[Stored records]
========

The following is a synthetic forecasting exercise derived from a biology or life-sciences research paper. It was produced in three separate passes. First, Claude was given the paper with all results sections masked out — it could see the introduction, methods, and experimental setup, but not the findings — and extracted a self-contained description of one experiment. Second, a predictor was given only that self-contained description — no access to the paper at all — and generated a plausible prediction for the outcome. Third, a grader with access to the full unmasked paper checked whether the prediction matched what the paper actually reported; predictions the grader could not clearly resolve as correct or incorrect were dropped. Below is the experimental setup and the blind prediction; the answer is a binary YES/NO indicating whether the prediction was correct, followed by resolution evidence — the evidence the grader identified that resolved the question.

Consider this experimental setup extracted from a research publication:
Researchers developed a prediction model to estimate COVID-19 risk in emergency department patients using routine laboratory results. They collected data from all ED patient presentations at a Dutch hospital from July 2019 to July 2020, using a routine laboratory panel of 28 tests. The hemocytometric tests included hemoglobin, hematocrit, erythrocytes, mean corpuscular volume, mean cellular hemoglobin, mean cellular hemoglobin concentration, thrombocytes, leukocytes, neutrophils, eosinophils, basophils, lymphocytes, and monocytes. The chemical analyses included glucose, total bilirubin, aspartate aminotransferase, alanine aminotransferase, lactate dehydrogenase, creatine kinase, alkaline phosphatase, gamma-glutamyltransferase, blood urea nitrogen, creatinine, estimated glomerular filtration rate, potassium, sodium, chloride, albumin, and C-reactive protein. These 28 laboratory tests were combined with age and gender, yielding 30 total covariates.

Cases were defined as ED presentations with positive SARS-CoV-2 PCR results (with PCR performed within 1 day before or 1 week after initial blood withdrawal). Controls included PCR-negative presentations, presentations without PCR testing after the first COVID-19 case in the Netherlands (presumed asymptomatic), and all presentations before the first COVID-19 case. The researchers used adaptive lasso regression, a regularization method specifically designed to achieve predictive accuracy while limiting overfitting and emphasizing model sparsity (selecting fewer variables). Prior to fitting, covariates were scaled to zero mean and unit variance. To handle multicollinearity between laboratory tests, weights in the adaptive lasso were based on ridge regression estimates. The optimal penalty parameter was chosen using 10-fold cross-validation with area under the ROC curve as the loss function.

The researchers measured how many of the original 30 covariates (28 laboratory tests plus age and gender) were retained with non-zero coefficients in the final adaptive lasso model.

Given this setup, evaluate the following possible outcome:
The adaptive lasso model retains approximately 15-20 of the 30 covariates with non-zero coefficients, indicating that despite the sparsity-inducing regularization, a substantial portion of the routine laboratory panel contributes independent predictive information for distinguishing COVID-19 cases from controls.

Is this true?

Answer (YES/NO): NO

========

What is being asked
Search the entries for the word "regularization" and gather every line where it appears.

Result below
Cases were defined as ED presentations with positive SARS-CoV-2 PCR results (with PCR performed within 1 day before or 1 week after initial blood withdrawal). Controls included PCR-negative presentations, presentations without PCR testing after the first COVID-19 case in the Netherlands (presumed asymptomatic), and all presentations before the first COVID-19 case. The researchers used adaptive lasso regression, a regularization method specifically designed to achieve predictive accuracy while limiting overfitting and emphasizing model sparsity (selecting fewer variables). Prior to fitting, covariates were scaled to zero mean and unit variance. To handle multicollinearity between laboratory tests, weights in the adaptive lasso were based on ridge regression estimates. The optimal penalty parameter was chosen using 10-fold cross-validation with area under the ROC curve as the loss function.
The adaptive lasso model retains approximately 15-20 of the 30 covariates with non-zero coefficients, indicating that despite the sparsity-inducing regularization, a substantial portion of the routine laboratory panel contributes independent predictive information for distinguishing COVID-19 cases from controls.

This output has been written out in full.